1. Stretch out your legs — particularly your hip flexors — after every ride and throughout the day.

Hip-flexor stretch: Step your right leg forward into a lunge; reach your left arm diagonally over your body so you lean gently to the right. Bend your left knee slightly and squeeze your left bum muscle — feel a stretch in the front of the left hip. Hold for 30 seconds. Repeat with the left leg forward.


During the Rest of Your Workout

1. Aim for a 2-to-1 ratio of posture exercises to chest-strengthening exercises. I count any exercise that strengthens the upper back or rotator cuff muscles, or that stretches the chest, as a “posture” exercise. Examples of chest-strengthening exercises include bench presses, push-ups, or chest flys.

This is a personal favourite posture stretch: Lie on a foam roller with the roller running lengthwise along your spine, arms by your side.

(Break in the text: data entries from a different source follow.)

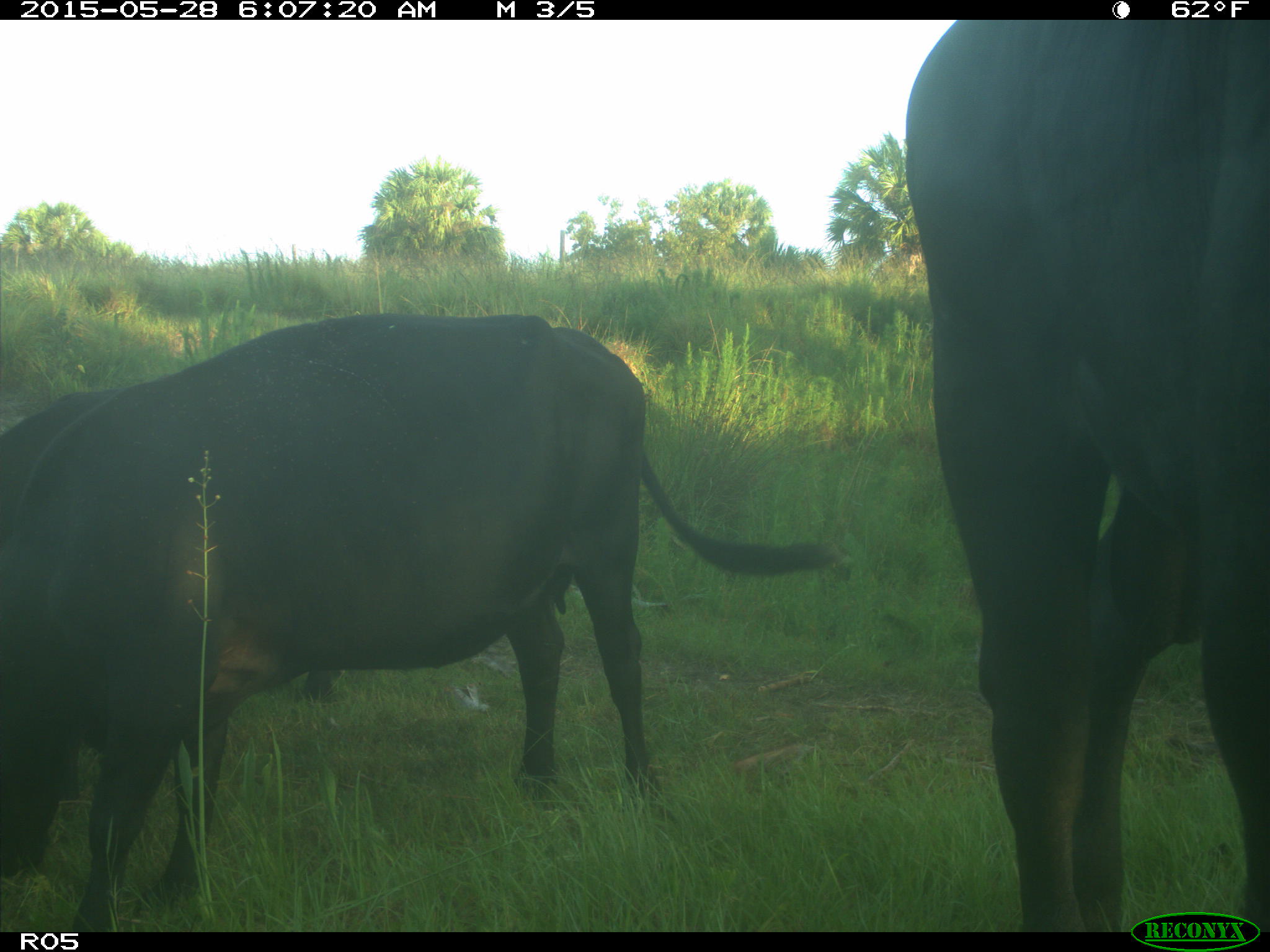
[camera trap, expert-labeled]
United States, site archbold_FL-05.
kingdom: Animalia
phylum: Chordata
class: Mammalia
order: Artiodactyla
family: Bovidae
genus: Bos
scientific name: Bos taurus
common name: domestic cow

Alternate bringing one arm up behind your head toward the floor behind you. Keep the arm straight. As your right arm goes back, turn your head to the left. Then switch sides.

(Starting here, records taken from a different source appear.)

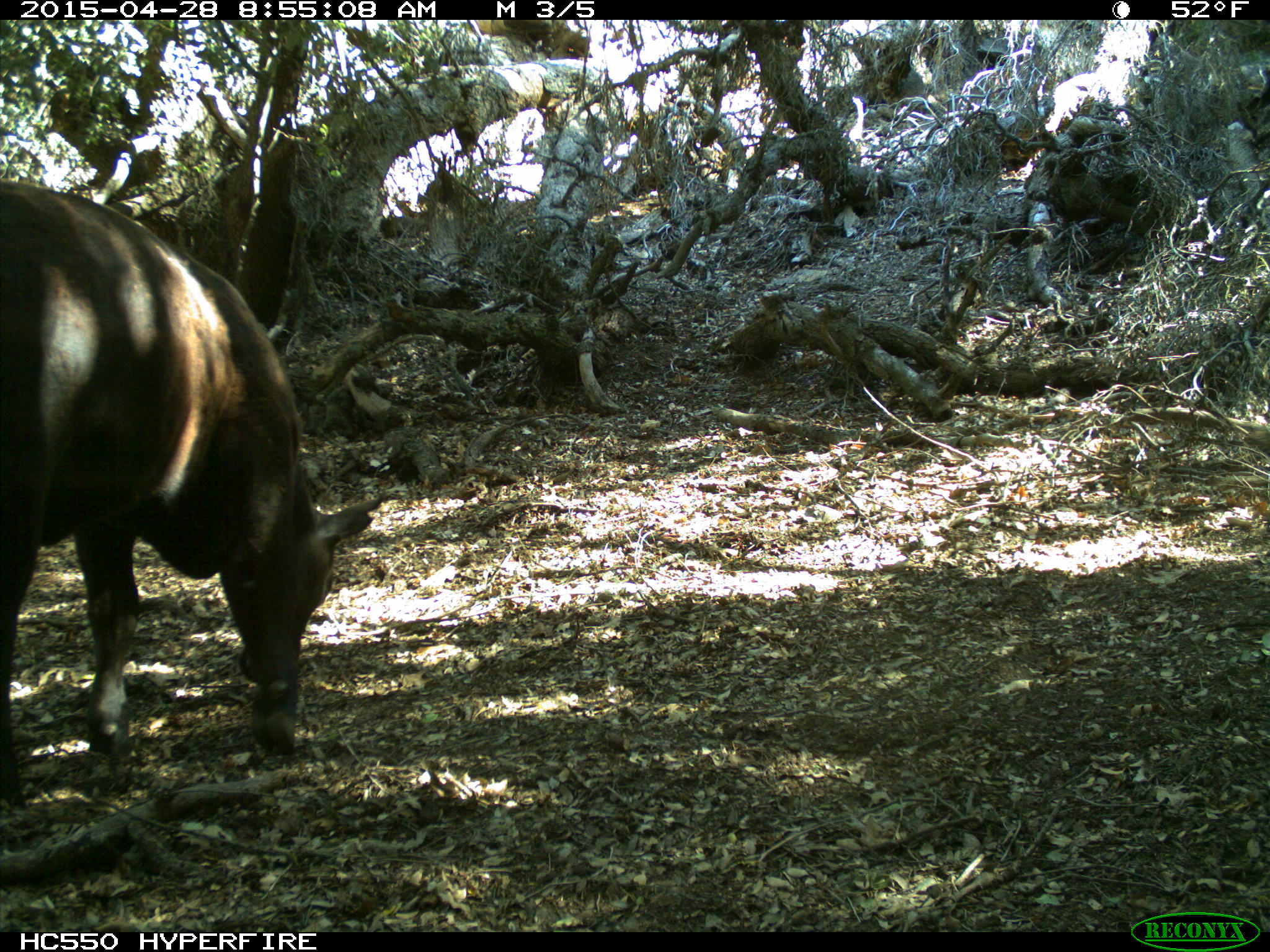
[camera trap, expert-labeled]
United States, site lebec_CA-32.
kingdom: Animalia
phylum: Chordata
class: Mammalia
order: Artiodactyla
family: Bovidae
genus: Bos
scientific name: Bos taurus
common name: domestic cow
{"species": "Bos taurus (domestic cow)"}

2. Incorporate exercises that involve rotation, extension, and side bending the spine to counteract the hours of relative stillness on your bike or at your desk.

  • Strength train to increase bone density (cycling is not weight bearing, which is great if you have osteoarthritis, but it means cycling doesn’t help to strengthen your bones and prevent osteoporosis) and to strengthen your legs. Training your legs can lead to greater power, strength, and endurance on the bike, and can also help counteract cycling-related overuse injuries — such as patellofemoral syndrome, iliotibial band syndrome, and patellar tendinitis — and muscle imbalances. Prioritize multi-joint exercises such as squats, deadlifts, and bent-over rows and core exercises such as planks, bird dogs, and wood chops.
  • Make sure you are not only cycling. Don’t over-train. Cross-train. Complement your cycling with activities that require multi-directional movements — think tennis, yoga, or dance. Multi-directional dynamic activities are weight bearing, which will help build bone density, and adding variety to your routine will help ward off boredom and the dreaded “fitness plateau.”


During Daily Life

  • Weave motion into your day so you are not simply sitting while cycling, sitting at work, and then sitting in front of the TV at night. Set an alarm to get up regularly; pace on conference calls; walk to your colleague’s desk rather than calling; go for a walk at lunch.
  • Be mindful of your posture throughout your day. Pick a “mindfulness” colour; when you see that colour stand or sit tall and suction your head back in space.